As always, it's not essential that you solve or get through all of these — I'm not grading your answers on these. That said, being able to work through at least many of them is a good sign that you have mastered the concepts for the week. It is always fine to collaborate or work together on these problem sets. The only thing I ask is that you do not broadcast answers before Sunday at midnight on Canvas.

Challenges[edit]

  1. Save the revision metadata printed in wikipedia1-2.py (i.e., the material already being printed out) to a file called "wikipedia_revisions.tsv".
  2. Print out the revision ids and edit summaries (i.e., comment) of each revision for the article on Python.
  3. Find out what other data or metadata you can print out for a revision for an article.
  4. Which article is in more categories? Python (programming language) or R (programming language)?
  5. Find out how many revisions to the article on "Python (programming language)" were made by user "Peterl"? How about "Hfastedge"?
  6. How would you use the API to find out how many revisions/edits the user "Benjamin Mako Hill" has made to Wikipedia?
  7. Can you build a list of all of the articles edited by "Benjamin Mako Hill"? What is the article with the longest title that user Benjamin Mako Hill has edited?
  8. How many edits to the article "Python (programming language)" where made in 2014?
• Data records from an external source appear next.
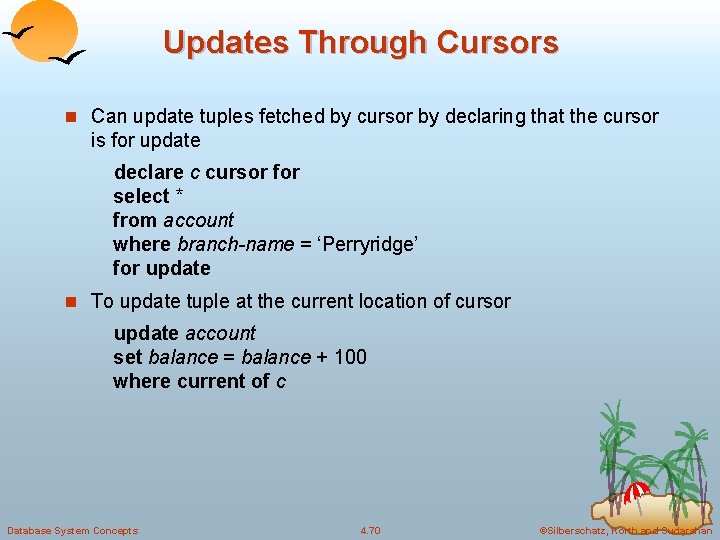 Updates Through Cursors

Can update tuples fetched by cursor by declaring that the cursor is for update

declare c cursor for
select *
from account
where branch-name = ‘Perryridge’
for update

To update tuple at the current location of cursor

update account
set balance = balance + 100
where current of c

Database System Concepts

4.70

©Silberschatz, Korth and Sudarshan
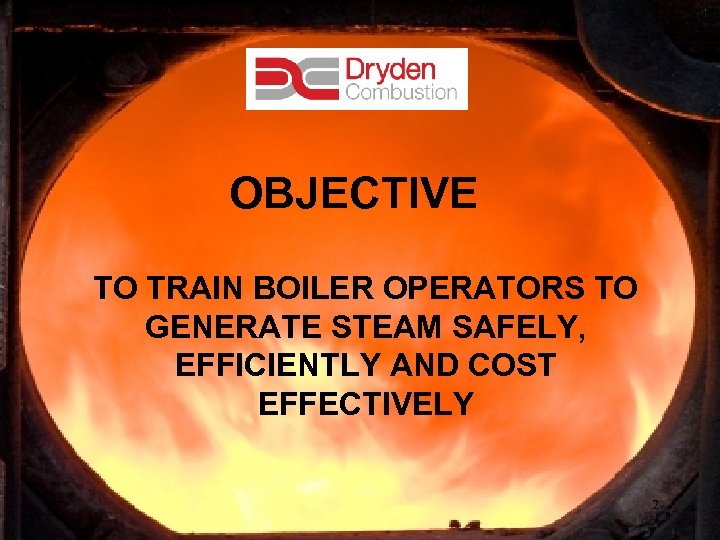 Dryden Combustion

OBJECTIVE

TO TRAIN BOILER OPERATORS TO GENERATE STEAM SAFELY, EFFICIENTLY AND COST EFFECTIVELY

2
Here's a much more complicated challenge but a fun one that you know enough to solve
Check out the game Catfishing which shows you categories and has you guess an article. Write a version that uses the Wikipedia API. For example, pick 5 articles and write a program that will randomly show the categories for one of those articles and to ask you to guess the article. Read the guess with input() and let the user know if they go it right or wrong!